"That's it, mom! I'm moving out for good!" I screamed as I ran up the stairs to retrieve all my things."Where are you gonna run to, Melody!? You're only sixteen years old!" My mom yelled up to me in her angry state. We never got along.
"I don't know! But I'm leaving you because I'm sick of all your criticism! I like what I like so stop trying to push me to be something I'm not! Plus, it's not like you ever cared anyway," I mumbled that last part to myself and of course she didn't hear me.
I finished packing up all that I could manage and dug out all my savings money to bring with me. I've been saving up money for a good college since I was 10, but I know that's never going to happen.
I hauled all my things down the stairs to see my mother was nowhere in sight. Good. I actually love her very much and it pained me to leave her but........I just had to do it. She makes my life miserable and I wasn't going to put up with that anymore. I'm already unstable by myself. I don't need anymore pressure on my shoulders.
And just like that, without a single goodbye, I left my mom. Forever. I was planning on never seeing her again, and I liked it that way. I just.........wanted to be alone.
That wasn't safe for me. I'm like a sneaky cat who wants the fish in the fish-bowl that you have to keep your eye on or else the cat scratches the fish and the fish dies. In this case, I'm the cat and the fish is my physical body. If you leave me alone long enough with the fish, I won't be able to contain myself, and I'll scratch it up. That's what was running through my mind at the moment. Kill the fish. It's just a stupid fish. Kill it.
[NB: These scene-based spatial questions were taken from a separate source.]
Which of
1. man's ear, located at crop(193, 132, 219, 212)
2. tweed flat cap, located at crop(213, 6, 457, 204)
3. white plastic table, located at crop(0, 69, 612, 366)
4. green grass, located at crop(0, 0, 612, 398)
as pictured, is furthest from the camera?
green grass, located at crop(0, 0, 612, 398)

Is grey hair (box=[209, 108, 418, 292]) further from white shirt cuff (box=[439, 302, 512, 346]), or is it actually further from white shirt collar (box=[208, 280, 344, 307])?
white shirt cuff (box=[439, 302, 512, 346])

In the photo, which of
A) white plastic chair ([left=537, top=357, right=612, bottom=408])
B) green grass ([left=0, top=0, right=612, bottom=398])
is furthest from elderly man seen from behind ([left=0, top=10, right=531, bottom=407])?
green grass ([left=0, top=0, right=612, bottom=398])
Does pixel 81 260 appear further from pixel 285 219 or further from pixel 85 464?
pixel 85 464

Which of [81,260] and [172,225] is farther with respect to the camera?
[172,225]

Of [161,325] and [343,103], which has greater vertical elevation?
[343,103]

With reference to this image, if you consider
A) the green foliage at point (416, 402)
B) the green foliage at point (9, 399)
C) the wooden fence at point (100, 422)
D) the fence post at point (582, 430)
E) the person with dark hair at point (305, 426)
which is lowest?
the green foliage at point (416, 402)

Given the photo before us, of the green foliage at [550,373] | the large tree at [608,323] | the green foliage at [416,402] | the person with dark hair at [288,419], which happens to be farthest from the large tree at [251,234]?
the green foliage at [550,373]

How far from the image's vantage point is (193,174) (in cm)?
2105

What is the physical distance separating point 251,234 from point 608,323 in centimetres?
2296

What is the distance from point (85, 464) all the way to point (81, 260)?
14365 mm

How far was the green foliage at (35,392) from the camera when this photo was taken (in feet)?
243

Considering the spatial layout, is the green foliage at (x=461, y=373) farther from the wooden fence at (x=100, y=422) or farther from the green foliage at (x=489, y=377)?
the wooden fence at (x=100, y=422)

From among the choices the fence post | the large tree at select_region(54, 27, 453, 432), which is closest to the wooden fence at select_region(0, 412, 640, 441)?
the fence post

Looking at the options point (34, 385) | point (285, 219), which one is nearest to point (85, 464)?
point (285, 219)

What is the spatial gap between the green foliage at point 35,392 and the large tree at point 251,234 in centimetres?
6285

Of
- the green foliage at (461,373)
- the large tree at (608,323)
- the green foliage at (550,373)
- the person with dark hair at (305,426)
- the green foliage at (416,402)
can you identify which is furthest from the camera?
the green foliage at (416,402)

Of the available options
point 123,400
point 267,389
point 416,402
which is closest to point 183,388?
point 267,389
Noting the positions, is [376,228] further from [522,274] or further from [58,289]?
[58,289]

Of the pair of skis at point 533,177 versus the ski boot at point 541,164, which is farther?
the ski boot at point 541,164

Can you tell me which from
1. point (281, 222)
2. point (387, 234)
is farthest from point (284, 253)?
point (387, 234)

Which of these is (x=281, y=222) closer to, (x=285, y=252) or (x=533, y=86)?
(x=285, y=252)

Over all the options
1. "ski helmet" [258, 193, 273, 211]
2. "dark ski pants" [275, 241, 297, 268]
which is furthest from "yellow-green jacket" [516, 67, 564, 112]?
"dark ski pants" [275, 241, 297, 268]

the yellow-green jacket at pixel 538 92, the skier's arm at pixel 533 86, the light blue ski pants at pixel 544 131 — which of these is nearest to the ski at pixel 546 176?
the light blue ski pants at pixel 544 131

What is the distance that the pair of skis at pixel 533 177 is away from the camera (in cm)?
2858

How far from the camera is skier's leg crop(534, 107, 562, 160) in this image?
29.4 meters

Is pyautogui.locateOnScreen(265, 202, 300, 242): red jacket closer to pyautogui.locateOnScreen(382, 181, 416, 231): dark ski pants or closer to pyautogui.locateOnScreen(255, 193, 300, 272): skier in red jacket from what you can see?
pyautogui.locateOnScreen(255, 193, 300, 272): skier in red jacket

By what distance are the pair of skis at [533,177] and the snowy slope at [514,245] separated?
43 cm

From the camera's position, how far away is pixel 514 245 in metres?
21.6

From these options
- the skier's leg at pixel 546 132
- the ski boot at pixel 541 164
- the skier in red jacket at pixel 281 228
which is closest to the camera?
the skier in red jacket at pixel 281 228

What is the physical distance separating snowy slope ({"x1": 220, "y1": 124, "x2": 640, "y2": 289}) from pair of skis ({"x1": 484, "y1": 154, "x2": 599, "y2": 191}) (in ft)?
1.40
After what seemed like forever, I had managed to get a taxi and stay at some cheep hotel that gave me the creeps. It was freezing in the rooms and the floors made a creaking noise with every step you took. I casually set my things down on the broken bed, and the first thing I did was grab my iPod and turn on my music, not even caring what song played first.
Disasterolagy by Pierce The Veil was the song that decided to play, and just hearing Vic's voice made me tear up. I was about to break that strong promise I had made him, and I knew it right then and there. I also knew I was going to regret this afterwards, but I still wanted to do it. I wanted to kill the fish.
I reached into my bag, unwrapping a small, silver blade that made me shiver at the touch. Usually people that cut would say things referring to it as their friend. I would say it's my worst nightmare and I know just how dangerous it is. I'm actually terrified of sharp objects, and it's all because of my self-harm. It's all my fault. I'm the reason I do this.
"I'm......s-so sorry V-Vic. I know I h-have already failed you. Please........please forgive me," I cried, examining the shiny, sharp object in my hand that would break a very important promise I had made to someone so very special to me. But......it's not a big deal because I don't even know him and I'll probably never see him again. Plus, he'll eventually forget about that stupid promise, right? I mean, he probably makes promises like that with his fans everyday.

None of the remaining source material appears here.